Adams was arrested at his Finchley home in April 2014 as part of Operation Octopod when more than 100 police and customs officers raided properties across the capital and south east.

He is charged with four offences of converting banknotes, knowing they were obtained from crime, falsely stating his income for tax purposes and two charges of money laundering.

Heath, who was arrested at the same time is charged with the money laundering offence of concealing banknotes.

Four others were also charged including retired chartered accountant Rex Ekaireb, 67, of Hendon, is charged with intent to defraud HMRC. It is claimed he falsely stated the level of income Michael Adams received for “consultancy work, commissions and introduction fees”.
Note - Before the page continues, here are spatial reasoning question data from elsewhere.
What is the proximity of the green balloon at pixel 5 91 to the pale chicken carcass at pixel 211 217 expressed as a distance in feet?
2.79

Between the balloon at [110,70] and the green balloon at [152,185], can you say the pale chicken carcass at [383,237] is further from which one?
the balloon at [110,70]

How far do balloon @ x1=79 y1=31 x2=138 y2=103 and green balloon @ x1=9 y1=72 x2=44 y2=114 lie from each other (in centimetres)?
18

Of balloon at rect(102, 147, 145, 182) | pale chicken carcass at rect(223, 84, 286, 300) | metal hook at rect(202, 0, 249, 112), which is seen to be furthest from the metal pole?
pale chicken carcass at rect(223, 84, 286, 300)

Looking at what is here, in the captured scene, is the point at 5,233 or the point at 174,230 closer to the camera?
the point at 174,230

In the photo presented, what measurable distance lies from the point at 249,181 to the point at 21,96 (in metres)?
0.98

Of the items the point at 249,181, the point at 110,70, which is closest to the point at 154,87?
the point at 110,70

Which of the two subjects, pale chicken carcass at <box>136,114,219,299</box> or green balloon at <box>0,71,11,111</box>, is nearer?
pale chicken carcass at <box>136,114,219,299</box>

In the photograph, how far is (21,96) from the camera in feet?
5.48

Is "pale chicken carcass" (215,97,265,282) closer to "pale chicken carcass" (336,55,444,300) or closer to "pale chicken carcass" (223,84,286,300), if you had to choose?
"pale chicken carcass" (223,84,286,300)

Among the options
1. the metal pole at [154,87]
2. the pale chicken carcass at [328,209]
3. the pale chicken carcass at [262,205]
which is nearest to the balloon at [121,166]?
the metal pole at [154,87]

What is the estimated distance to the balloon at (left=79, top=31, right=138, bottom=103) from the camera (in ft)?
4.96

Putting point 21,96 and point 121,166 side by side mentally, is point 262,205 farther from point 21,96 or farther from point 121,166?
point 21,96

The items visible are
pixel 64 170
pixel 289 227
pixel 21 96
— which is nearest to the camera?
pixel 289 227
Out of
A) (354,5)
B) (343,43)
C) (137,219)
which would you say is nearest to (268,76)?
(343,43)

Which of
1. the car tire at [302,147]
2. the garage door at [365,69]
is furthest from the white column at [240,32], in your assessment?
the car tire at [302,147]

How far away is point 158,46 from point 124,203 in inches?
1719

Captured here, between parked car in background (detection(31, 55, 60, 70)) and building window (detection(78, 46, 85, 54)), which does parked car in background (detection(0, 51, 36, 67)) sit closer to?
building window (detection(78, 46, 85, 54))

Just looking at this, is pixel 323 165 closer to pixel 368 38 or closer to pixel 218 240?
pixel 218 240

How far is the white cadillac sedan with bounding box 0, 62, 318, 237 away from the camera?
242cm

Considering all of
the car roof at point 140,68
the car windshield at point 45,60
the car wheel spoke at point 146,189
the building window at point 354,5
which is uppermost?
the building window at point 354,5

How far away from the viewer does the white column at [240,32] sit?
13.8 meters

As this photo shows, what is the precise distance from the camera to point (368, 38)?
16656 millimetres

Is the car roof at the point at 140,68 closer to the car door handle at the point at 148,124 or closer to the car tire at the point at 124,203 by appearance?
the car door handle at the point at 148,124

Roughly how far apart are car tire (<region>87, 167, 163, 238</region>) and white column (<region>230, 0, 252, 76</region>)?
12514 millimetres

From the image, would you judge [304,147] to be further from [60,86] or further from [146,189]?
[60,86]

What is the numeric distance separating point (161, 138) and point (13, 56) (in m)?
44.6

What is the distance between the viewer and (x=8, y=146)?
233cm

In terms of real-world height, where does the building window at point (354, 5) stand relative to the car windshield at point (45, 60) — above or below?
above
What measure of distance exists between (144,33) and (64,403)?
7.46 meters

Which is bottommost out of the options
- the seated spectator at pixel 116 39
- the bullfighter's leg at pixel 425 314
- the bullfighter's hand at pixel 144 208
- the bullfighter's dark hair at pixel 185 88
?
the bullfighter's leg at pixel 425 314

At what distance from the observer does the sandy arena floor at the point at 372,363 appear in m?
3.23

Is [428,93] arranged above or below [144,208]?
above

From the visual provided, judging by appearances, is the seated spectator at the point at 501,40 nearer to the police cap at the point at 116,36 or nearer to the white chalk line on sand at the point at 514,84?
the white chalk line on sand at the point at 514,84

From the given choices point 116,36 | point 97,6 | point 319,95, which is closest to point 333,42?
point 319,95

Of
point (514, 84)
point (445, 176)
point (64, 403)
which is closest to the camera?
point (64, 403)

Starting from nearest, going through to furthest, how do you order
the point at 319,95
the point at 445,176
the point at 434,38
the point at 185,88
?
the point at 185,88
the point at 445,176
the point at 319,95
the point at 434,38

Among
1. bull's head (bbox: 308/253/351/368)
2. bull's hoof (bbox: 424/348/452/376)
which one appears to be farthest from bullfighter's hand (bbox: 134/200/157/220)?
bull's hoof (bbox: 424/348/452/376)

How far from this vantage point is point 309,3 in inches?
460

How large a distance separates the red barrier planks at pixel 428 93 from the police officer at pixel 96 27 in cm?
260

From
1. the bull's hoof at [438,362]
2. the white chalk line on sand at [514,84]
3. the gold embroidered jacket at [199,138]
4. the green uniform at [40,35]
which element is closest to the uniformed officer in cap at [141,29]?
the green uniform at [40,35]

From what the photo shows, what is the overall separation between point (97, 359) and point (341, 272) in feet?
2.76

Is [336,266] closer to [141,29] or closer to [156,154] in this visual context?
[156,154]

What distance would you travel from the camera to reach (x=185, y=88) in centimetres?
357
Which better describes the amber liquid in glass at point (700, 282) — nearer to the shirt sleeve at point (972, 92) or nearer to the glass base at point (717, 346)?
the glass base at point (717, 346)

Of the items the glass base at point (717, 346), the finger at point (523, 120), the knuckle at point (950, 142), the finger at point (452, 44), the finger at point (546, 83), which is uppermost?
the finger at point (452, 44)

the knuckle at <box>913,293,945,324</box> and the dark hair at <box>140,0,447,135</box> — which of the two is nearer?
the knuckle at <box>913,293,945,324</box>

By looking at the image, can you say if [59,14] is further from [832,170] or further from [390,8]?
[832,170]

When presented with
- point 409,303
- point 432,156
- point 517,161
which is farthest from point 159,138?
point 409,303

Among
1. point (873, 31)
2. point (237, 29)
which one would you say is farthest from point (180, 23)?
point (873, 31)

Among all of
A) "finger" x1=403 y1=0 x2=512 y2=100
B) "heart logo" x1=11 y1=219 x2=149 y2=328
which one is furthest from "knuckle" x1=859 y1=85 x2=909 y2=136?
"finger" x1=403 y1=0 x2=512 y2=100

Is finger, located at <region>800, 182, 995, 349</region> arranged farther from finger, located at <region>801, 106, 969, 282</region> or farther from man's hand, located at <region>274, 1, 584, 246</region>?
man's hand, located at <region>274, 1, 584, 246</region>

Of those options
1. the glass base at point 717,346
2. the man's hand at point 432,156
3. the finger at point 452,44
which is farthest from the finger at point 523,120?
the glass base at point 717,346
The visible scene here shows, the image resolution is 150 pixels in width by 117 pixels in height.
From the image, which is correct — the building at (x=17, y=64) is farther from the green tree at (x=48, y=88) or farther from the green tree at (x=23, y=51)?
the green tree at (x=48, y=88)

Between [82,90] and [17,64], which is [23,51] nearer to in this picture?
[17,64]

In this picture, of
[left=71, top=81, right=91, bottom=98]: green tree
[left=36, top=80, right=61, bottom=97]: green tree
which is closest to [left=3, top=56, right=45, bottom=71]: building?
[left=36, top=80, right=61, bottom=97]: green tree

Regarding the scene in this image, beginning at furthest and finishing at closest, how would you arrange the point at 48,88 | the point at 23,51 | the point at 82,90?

Ekaireb’s son Robert, a property developer, was recently jailed for life for the murder of his Chinese wife Lihau Cao, whose body was never discovered. Police believe Robert Ekaireb was close to the A-team and had phoned Adams’ family associates at a West End club controlled by the A-team for help disposing of his wife’s body on the night of the murder.

His father Rex Ekaireb is also charged with converting criminal property to launder cash. Four others are also charged under the Proceeds of Crime Act. All six charged have been bailed to appear at Croydon Magistrates Court in October. 22 others arrested at the time of Operation Octopod remain on bail.

It seems that finally last orders may be about to be called on the A-team as police begin to fragment this tight organised crime group which has brought so much fear to the capital and spilled so much blood.